*** Opening of Selected excerpt ***

The law was drafted and introduced by Cook County State’s Attorney Anita Alvarez and is named in honor of Chicago Police Officer Alejandro “Alex” Valadez, who was shot and killed on June 1, 2009 when he was responding to a call of shots fired in Chicago’s Englewood community. Officer Valadez was struck down by shots fired from a passing vehicle occupied by three suspected gang members. One of the three men charged in his murder was on probation for aggravated unlawful use of a weapon at the time Officer Valadez was killed.

 

“This new law will be an extremely important tool for police and prosecutors in the battle against gang and gun violence in our communities,” said State’s Attorney Alvarez. “It is our honor to name this bill in the memory of Officer Valadez, who made the ultimate sacrifice in his service to the citizens of Chicago.”

*** Close of Selected excerpt ***

- [Questions]
#1 Based on the passage about the law named for Officer Valadez, state whether each statement agrees with it. Answer yes or no, and quote the deciding words.
(a) Officer Valadez was responding to a call of shots fired when he was killed.
(b) Four suspected gang members were in the vehicle from which the shots came.
(c) The Chicago Police Department drafted the law.
#2 Translate this sentence from the passage about the law named for Officer Valadez into Spanish: "Officer Valadez was struck down by shots fired from a passing vehicle occupied by three suspected gang members."
Nothing in the material is needed.

*** Opening of Information shown ***

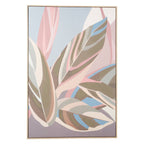 Eden Pastel Leaves Canvas Wall Art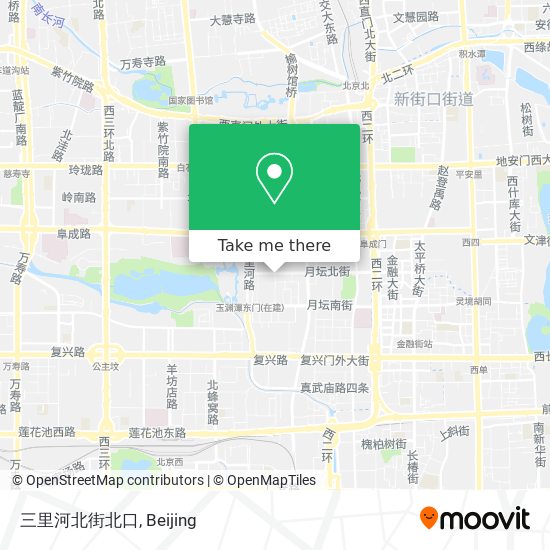 三里河北街北口 map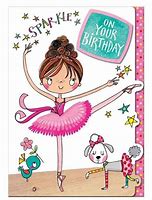 Image result for Ballerina Birthday Card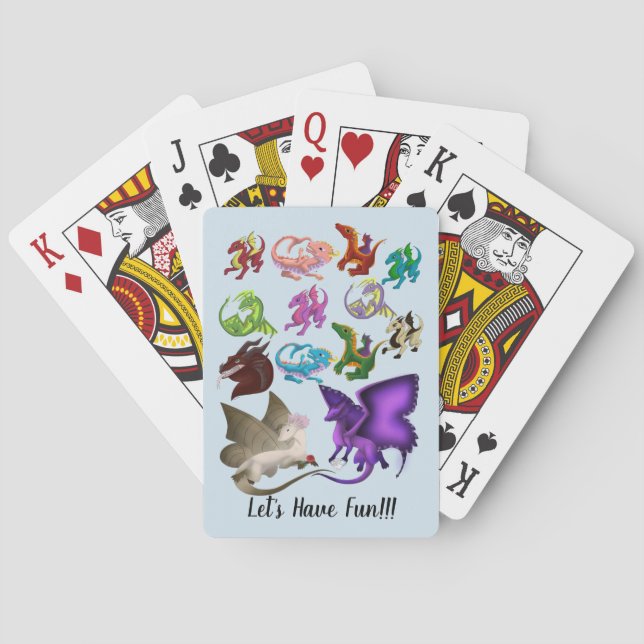 Jeu De Cartes Groupe de cartes de jeu de dragons (dos)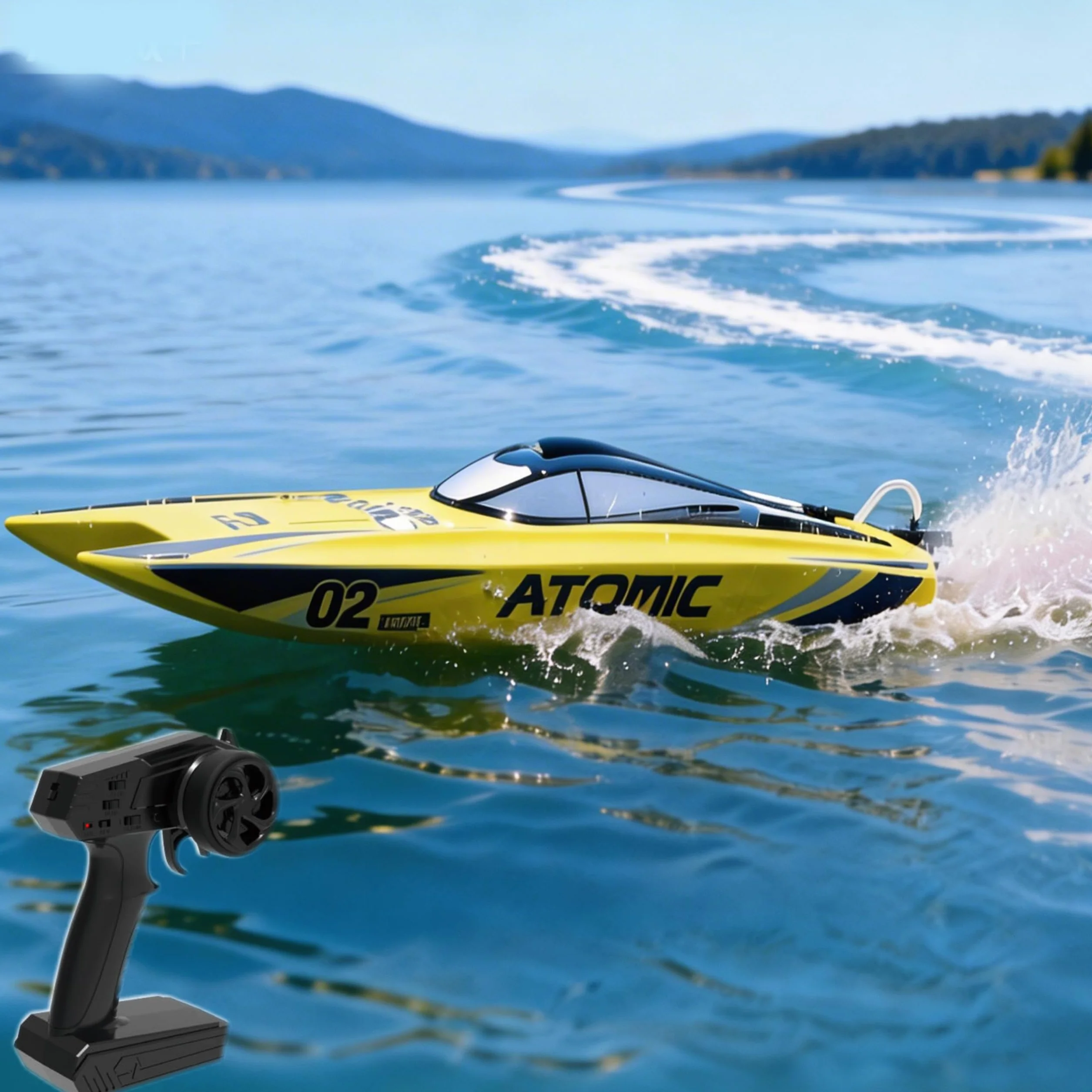 70 cm RTR duża bezszczotkowa zdalnie sterowana łódź góra 50-65 km/h 4CH 3CH RC żaglówka ze sponsorowanymi 20-punktami na basenie Big Lake Sea Electric Rc Racing Watercraft (3CH 65 km/h)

*** Close of Information shown ***

- [Per-task outputs]
#1
(a) Yes: "when he was responding to a call of shots fired in Chicago’s Englewood community"
(b) No: "a passing vehicle occupied by three suspected gang members"
(c) No: "The law was drafted and introduced by Cook County State’s Attorney Anita Alvarez"

#2 El agente Valadez fue abatido por disparos efectuados desde un vehículo que pasaba, ocupado por tres presuntos pandilleros.